§ EXERCISE AIM: Retype everything in the blog text from "Why not? I think" down to "I have stayed." without changing a word.

TEXT PROVIDED below:

Thursday, 20 December 2007

Christmas wishes



My office closes today until the New Year, and I shall be taking a break from computers, hibernating in the countryside and reading the new translation of War and Peace - a pleasure I've been hoarding for the holidays; pretending the rest of the world doesn't exist for a few days, just to recoup a little.

I've just read this interview with the translators, Larissa Volokhonsky and Richard Pevear, and loved it, liked them both so much for everything they say, their love of the literature, the period, of words, their sparky scrupulosity. I'll be surprised if I don't very much like their translation.

How would I survive without books? I've not stopped thinking about Doris Lessing's words, placing hope in stories, imagination and the magical, inexplicable place within us that they come from. I shall place my hope there for the year to come.
"It is our stories that will re-create us"
I shall place my hope, too, in the true stories Rachel links to here about the healing effects of mindfulness and meditation for even the most damaged and traumatised among us.

Wednesday, 19 December 2007

Silver



silver birches shine
more brightly in dark weather -
their ancestral home

Tuesday, 18 December 2007

Not writing about myself

For I see that I haven’t been, directly – although the things I read and see and photograph and respond to are, of course, about me.

Why not? I think because I am surprised and confused by my own state of mind and spirit.

All of a sudden, I stopped looking forward, stopped dwelling on some better life I hoped perhaps to have at some time in the future. Something very bad happening to a friend made me realise, in a way that all the theoretical belief and all the philosophising in the world could not, that there is only the present – and there I was, catapaulted into it; and there I have stayed.

End of TEXT PROVIDED.
DATA EXCERPTS below:

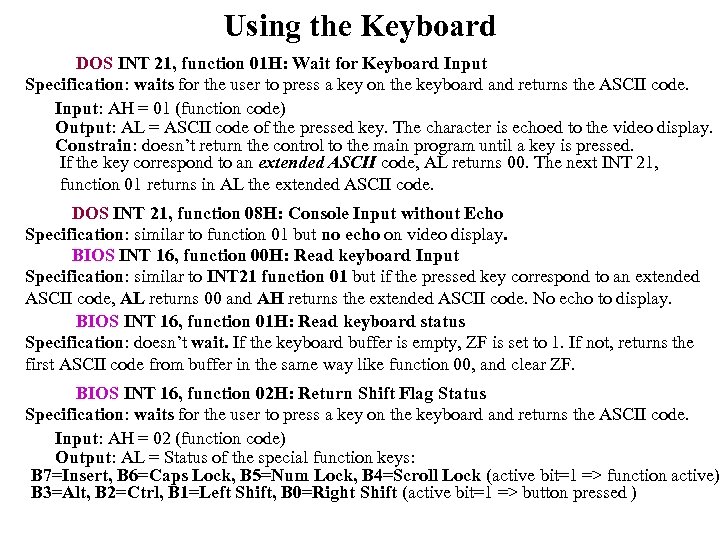 Using the Keyboard

DOS INT 21, function 01H: Wait for Keyboard Input
Specification: waits for the user to press a key on the keyboard and returns the ASCII code.

Input: AH = 01 (function code)
Output: AL = ASCII code of the pressed key. The character is echoed to the video display.
Constrain: doesn't return the control to the main program until a key is pressed.
If the key correspond to an extended ASCII code, AL returns 00. The next INT 21, function 01 returns in AL the extended ASCII code.

DOS INT 21, function 08H: Console Input without Echo
Specification: similar to function 01 but no echo on video display.
BIOS INT 16, function 00H: Read keyboard Input
Specification: similar to INT21 function 01 but if the pressed key correspond to an extended ASCII code, AL returns 00 and AH returns the extended ASCII code. No echo to display.
BIOS INT 16, function 01H: Read keyboard status
Specification: doesn't wait. If the keyboard buffer is empty, ZF is set to 1. If not, returns the first ASCII code from buffer in the same way like function 00, and clear ZF.

BIOS INT 16, function 02H: Return Shift Flag Status
Specification: waits for the user to press a key on the keyboard and returns the ASCII code.

Input: AH = 02 (function code)
Output: AL = Status of the special function keys:
B7=Insert, B6=Caps Lock, B5=Num Lock, B4=Scroll Lock (active bit=1 => function active)
B3=Alt, B2=Ctrl, B1=Left Shift, B0=Right Shift (active bit=1 => button pressed )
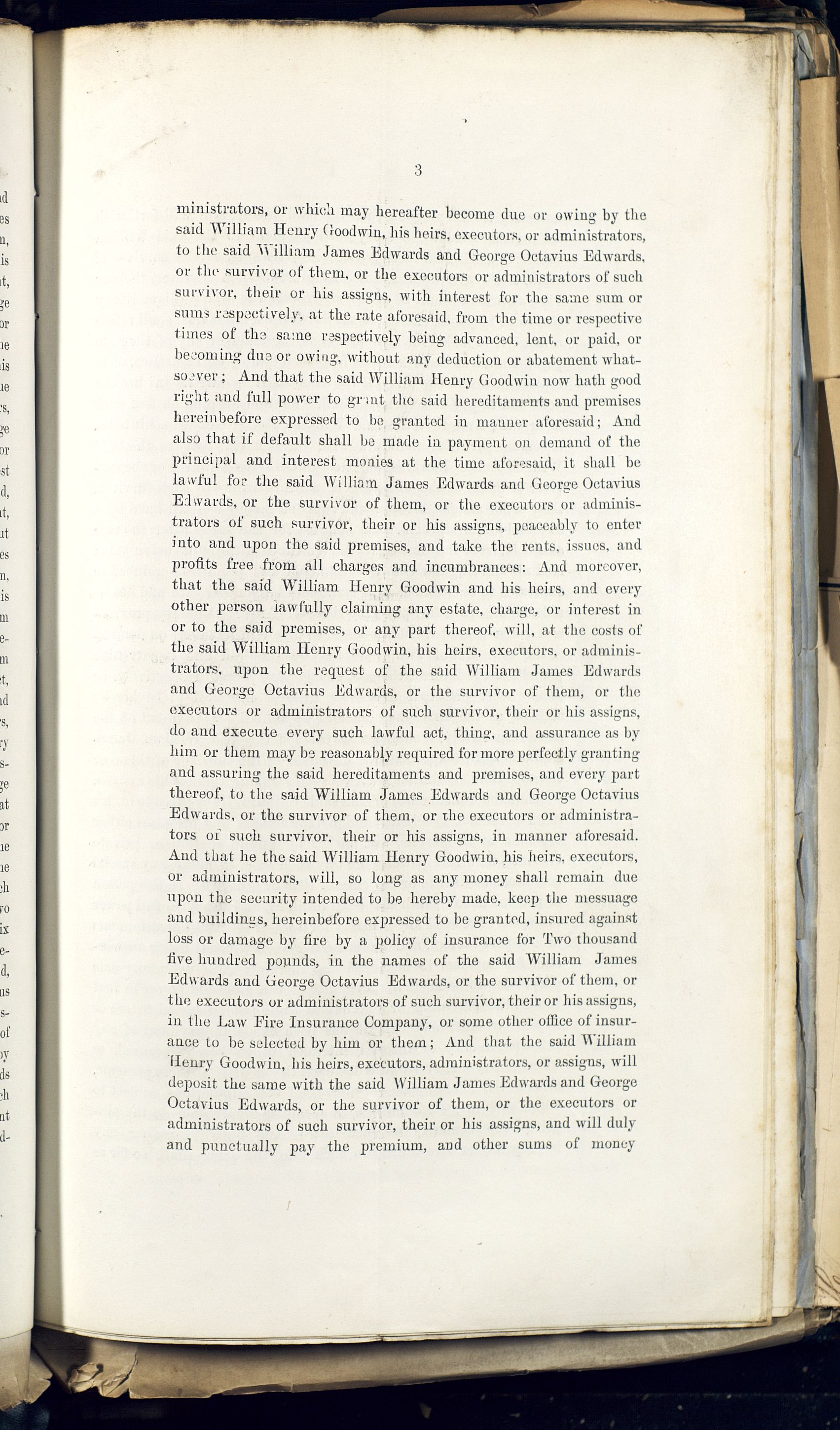 3

ministrators, or which may hereafter become due or owing by the said William Henry Goodwin, his heirs, executors, or administrators, to the said William James Edwards and George Octavius Edwards, or the survivor of them, or the executors or administrators of such survivor, their or his assigns, with interest for the same sum or sums respectively, at the rate aforesaid, from the time or respective times of the same respectively being advanced, lent, or paid, or becoming due or owing, without any deduction or abatement whatsoever; And that the said William Henry Goodwin now hath good right and full power to grant the said hereditaments and premises hereinbefore expressed to be granted in manner aforesaid; And also that if default shall be made in payment on demand of the principal and interest monies at the time aforesaid, it shall be lawful for the said William James Edwards and George Octavius Edwards, or the survivor of them, or the executors or administrators of such survivor, their or his assigns, peaceably to enter into and upon the said premises, and take the rents, issues, and profits free from all charges and incumbrances: And moreover, that the said William Henry Goodwin and his heirs, and every other person lawfully claiming any estate, charge, or interest in or to the said premises, or any part thereof, will, at the costs of the said William Henry Goodwin, his heirs, executors, or administrators, upon the request of the said William James Edwards and George Octavius Edwards, or the survivor of them, or the executors or administrators of such survivor, their or his assigns, do and execute every such lawful act, thing, and assurance as by him or them may be reasonably required for more perfectly granting and assuring the said hereditaments and premises, and every part thereof, to the said William James Edwards and George Octavius Edwards, or the survivor of them, or the executors or administrators of such survivor, their or his assigns, in manner aforesaid. And that he the said William Henry Goodwin, his heirs, executors, or administrators, will, so long as any money shall remain due upon the security intended to be hereby made, keep the messuage and buildings, hereinbefore expressed to be granted, insured against loss or damage by fire by a policy of insurance for Two thousand five hundred pounds, in the names of the said William James Edwards and George Octavius Edwards, or the survivor of them, or the executors or administrators of such survivor, their or his assigns, in the Law Fire Insurance Company, or some other office of insurance to be selected by him or them; And that the said William Henry Goodwin, his heirs, executors, administrators, or assigns, will deposit the same with the said William James Edwards and George Octavius Edwards, or the survivor of them, or the executors or administrators of such survivor, their or his assigns, and will duly and punctually pay the premium, and other sums of money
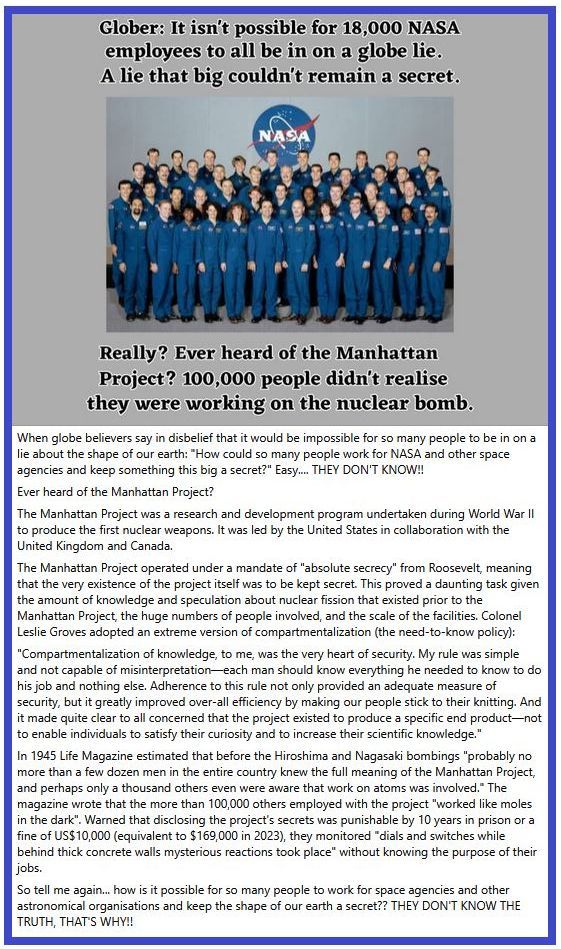 Glober: It isn't possible for 18,000 NASA employees to all be in on a globe lie. A lie that big couldn't remain a secret.

NASA

Really? Ever heard of the Manhattan Project? 100,000 people didn't realise they were working on the nuclear bomb.

When globe believers say in disbelief that it would be impossible for so many people to be in on a lie about the shape of our earth: "How could so many people work for NASA and other space agencies and keep something this big a secret?" Easy.... THEY DON'T KNOW!!

Ever heard of the Manhattan Project?

The Manhattan Project was a research and development program undertaken during World War II to produce the first nuclear weapons. It was led by the United States in collaboration with the United Kingdom and Canada.

The Manhattan Project operated under a mandate of "absolute secrecy" from Roosevelt, meaning that the very existence of the project itself was to be kept secret. This proved a daunting task given the amount of knowledge and speculation about nuclear fission that existed prior to the Manhattan Project, the huge numbers of people involved, and the scale of the facilities. Colonel Leslie Groves adopted an extreme version of compartmentalization (the need-to-know policy):

"Compartmentalization of knowledge, to me, was the very heart of security. My rule was simple and not capable of misinterpretation—each man should know everything he needed to know to do his job and nothing else. Adherence to this rule not only provided an adequate measure of security, but it greatly improved over-all efficiency by making our people stick to their knitting. And it made quite clear to all concerned that the project existed to produce a specific end product—not to enable individuals to satisfy their curiosity and to increase their scientific knowledge."

In 1945 Life Magazine estimated that before the Hiroshima and Nagasaki bombings "probably no more than a few dozen men in the entire country knew the full meaning of the Manhattan Project, and perhaps only a thousand others even were aware that work on atoms was involved." The magazine wrote that the more than 100,000 others employed with the project "worked like moles in the dark". Warned that disclosing the project's secrets was punishable by 10 years in prison or a fine of US$10,000 (equivalent to $169,000 in 2023), they monitored "dials and switches while behind thick concrete walls mysterious reactions took place" without knowing the purpose of their jobs.

So tell me again... how is it possible for so many people to work for space agencies and other astronomical organisations and keep the shape of our earth a secret?? THEY DON'T KNOW THE TRUTH, THAT'S WHY!!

End of DATA EXCERPTS.

§ OUTPUT BELOW:
Why not? I think because I am surprised and confused by my own state of mind and spirit.

All of a sudden, I stopped looking forward, stopped dwelling on some better life I hoped perhaps to have at some time in the future. Something very bad happening to a friend made me realise, in a way that all the theoretical belief and all the philosophising in the world could not, that there is only the present – and there I was, catapaulted into it; and there I have stayed.